Gold Rebounds As USDX Dips

The gold market is seeing a nice rebound on Thursday after some recent selling pressure. Spot gold prices are higher by $14.50 per ounce just after the close of the pit session. Bulls stepped in to buy the recent dip following some technical selling pressure, and friendly outside market postures in both the dollar and crude oil also gave the yellow metal a boost. The day’s gains may have been limited by higher treasury yields, however, as they did tick higher throughout the session. The metal remains a ways away from the next key technical area at $2,000 per ounce. The bulls are still showing signs of life, however, and this area may yet be tested once again.

 

The gold market has been mostly sideways for several weeks now. The war in Ukraine continues to rage on, but without any new, significant news coming out of the region, the gold bulls may be forced to look elsewhere for a bullish catalyst. The potential threat of a nuclear confrontation, however, may keep gold from falling too far if it does decline. The war between Israel and Hamas has taken center stage in the financial media in recent weeks. This conflict has entered what could be a very bloody stage, as Israeli defense forces have marched into Gaza. This region is full of non-combatants and innocent civilians, who have now been without power and internet for some time.

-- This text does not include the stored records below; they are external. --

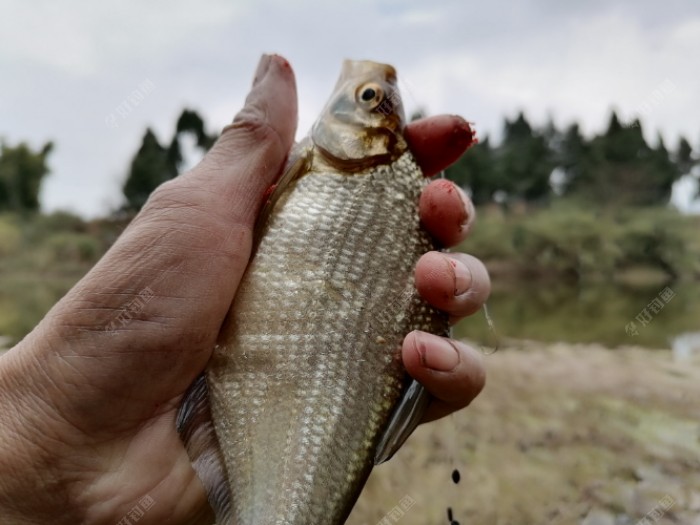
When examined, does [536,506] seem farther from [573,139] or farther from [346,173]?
[573,139]

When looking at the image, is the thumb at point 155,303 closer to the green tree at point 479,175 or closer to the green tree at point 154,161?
the green tree at point 154,161

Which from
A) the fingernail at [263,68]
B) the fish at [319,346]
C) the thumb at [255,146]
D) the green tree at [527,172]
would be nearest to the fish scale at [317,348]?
the fish at [319,346]

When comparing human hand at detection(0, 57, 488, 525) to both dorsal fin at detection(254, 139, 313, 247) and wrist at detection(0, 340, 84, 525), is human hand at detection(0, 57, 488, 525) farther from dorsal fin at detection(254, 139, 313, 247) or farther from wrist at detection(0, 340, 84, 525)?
dorsal fin at detection(254, 139, 313, 247)

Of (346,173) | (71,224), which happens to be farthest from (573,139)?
(346,173)

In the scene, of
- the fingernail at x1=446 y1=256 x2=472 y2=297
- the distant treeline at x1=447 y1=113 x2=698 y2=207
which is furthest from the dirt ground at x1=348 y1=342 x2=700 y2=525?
the distant treeline at x1=447 y1=113 x2=698 y2=207

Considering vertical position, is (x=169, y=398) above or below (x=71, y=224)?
above

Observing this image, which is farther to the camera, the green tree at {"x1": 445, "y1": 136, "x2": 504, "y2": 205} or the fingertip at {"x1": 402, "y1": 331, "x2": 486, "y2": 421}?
the green tree at {"x1": 445, "y1": 136, "x2": 504, "y2": 205}

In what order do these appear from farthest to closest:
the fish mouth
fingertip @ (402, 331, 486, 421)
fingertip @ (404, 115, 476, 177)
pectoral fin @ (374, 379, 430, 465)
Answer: fingertip @ (404, 115, 476, 177) < the fish mouth < fingertip @ (402, 331, 486, 421) < pectoral fin @ (374, 379, 430, 465)

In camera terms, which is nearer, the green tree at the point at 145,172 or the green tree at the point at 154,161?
the green tree at the point at 154,161
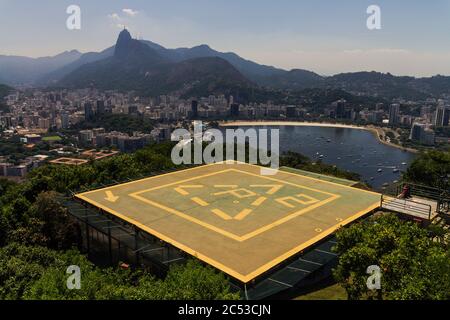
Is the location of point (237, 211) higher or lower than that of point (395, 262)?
lower

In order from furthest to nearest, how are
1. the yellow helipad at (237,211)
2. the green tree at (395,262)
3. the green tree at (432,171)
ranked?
the green tree at (432,171), the yellow helipad at (237,211), the green tree at (395,262)

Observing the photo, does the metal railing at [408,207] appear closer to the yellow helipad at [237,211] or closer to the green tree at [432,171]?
the yellow helipad at [237,211]

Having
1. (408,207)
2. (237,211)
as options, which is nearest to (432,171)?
(408,207)

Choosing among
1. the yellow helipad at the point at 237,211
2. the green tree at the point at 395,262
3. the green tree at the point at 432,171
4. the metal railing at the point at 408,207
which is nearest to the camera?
the green tree at the point at 395,262

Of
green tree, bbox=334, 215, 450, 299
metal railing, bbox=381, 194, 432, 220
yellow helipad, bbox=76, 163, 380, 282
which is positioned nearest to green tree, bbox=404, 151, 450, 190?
yellow helipad, bbox=76, 163, 380, 282

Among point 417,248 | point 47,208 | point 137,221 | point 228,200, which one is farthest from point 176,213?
point 417,248

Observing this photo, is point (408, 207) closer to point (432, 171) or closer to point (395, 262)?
point (395, 262)

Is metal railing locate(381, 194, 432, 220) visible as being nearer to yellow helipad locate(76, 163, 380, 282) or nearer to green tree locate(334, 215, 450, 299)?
yellow helipad locate(76, 163, 380, 282)

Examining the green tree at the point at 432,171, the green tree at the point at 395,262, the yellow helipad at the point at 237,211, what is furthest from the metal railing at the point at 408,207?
the green tree at the point at 432,171

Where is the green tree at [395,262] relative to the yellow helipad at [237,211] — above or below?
above

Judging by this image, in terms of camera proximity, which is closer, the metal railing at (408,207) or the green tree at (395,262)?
the green tree at (395,262)
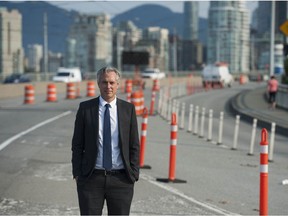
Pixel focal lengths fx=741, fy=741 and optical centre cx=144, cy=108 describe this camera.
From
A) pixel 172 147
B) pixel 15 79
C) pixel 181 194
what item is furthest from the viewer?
pixel 15 79

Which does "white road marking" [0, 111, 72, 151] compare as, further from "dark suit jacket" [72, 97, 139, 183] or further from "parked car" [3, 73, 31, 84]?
"parked car" [3, 73, 31, 84]

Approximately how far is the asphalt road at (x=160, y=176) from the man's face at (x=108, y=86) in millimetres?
3349

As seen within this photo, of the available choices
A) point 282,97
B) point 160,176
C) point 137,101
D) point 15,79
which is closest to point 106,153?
point 160,176

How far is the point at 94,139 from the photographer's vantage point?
6.21m

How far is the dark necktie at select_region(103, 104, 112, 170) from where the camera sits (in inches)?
243

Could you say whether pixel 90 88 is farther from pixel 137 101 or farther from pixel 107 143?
pixel 107 143

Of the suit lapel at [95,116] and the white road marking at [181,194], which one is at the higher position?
the suit lapel at [95,116]

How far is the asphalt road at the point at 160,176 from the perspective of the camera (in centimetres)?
992

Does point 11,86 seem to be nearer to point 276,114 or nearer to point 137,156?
point 276,114

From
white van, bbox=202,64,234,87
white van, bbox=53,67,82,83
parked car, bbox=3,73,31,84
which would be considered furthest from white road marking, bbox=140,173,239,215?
white van, bbox=202,64,234,87

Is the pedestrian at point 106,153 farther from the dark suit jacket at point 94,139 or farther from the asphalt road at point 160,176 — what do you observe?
the asphalt road at point 160,176

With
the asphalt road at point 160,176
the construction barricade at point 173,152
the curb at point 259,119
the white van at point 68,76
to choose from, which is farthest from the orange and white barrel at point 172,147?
the white van at point 68,76

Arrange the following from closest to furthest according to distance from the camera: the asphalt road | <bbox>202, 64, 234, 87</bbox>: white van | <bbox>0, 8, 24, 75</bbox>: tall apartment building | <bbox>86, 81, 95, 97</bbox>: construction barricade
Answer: the asphalt road, <bbox>86, 81, 95, 97</bbox>: construction barricade, <bbox>202, 64, 234, 87</bbox>: white van, <bbox>0, 8, 24, 75</bbox>: tall apartment building

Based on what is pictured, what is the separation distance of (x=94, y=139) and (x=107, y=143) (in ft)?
0.38
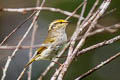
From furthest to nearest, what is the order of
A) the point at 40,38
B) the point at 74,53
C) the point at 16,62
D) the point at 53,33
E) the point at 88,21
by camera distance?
the point at 16,62 → the point at 40,38 → the point at 53,33 → the point at 88,21 → the point at 74,53

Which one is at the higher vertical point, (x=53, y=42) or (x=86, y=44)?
(x=86, y=44)

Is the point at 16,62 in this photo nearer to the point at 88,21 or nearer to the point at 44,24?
the point at 44,24

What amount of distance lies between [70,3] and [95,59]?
1.24 meters

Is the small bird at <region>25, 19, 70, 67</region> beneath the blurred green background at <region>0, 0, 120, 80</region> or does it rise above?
beneath

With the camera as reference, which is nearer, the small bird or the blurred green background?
the small bird

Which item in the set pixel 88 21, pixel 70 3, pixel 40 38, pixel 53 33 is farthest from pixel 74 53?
pixel 70 3

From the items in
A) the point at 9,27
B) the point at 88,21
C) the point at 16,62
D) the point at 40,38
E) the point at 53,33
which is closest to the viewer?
the point at 88,21

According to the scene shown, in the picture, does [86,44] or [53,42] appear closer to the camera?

Water and food shortages are also a problem in the area, and without some type of aid being able to get into the region, more innocent civilians could perish as a result.

 

In addition to the ongoing global military conflicts, the gold market is also paying close attention to inflation and interest rates. Inflation is down from where it was several months ago, but it remains well above the fed’s desired target of 2% annualized. The stubborn inflation may force the Fed to continue hiking interest rates even further, or it could give the Fed reason to hold rates steady at current levels for longer than expected. Either way, the gold bulls may not come out en masse until the Fed signals that it is done raising rates or that rates may begin to be eased again.

 

The gold bulls remain in control of the market, but not by much at this point. If the bulls are unable to exhibit more power and do it soon, the bears may see an opportunity to pounce and retake control on the daily chart. The two same areas, $2,000 for the bulls and $1,900 for the bears, remain key technical levels that could dictate market direction for the months ahead. A close above or below these levels may signal to market participants that it is OK to enter the long or short side of the market. These momentum players could then drive the market in that direction for an ongoing move that could last several months or more.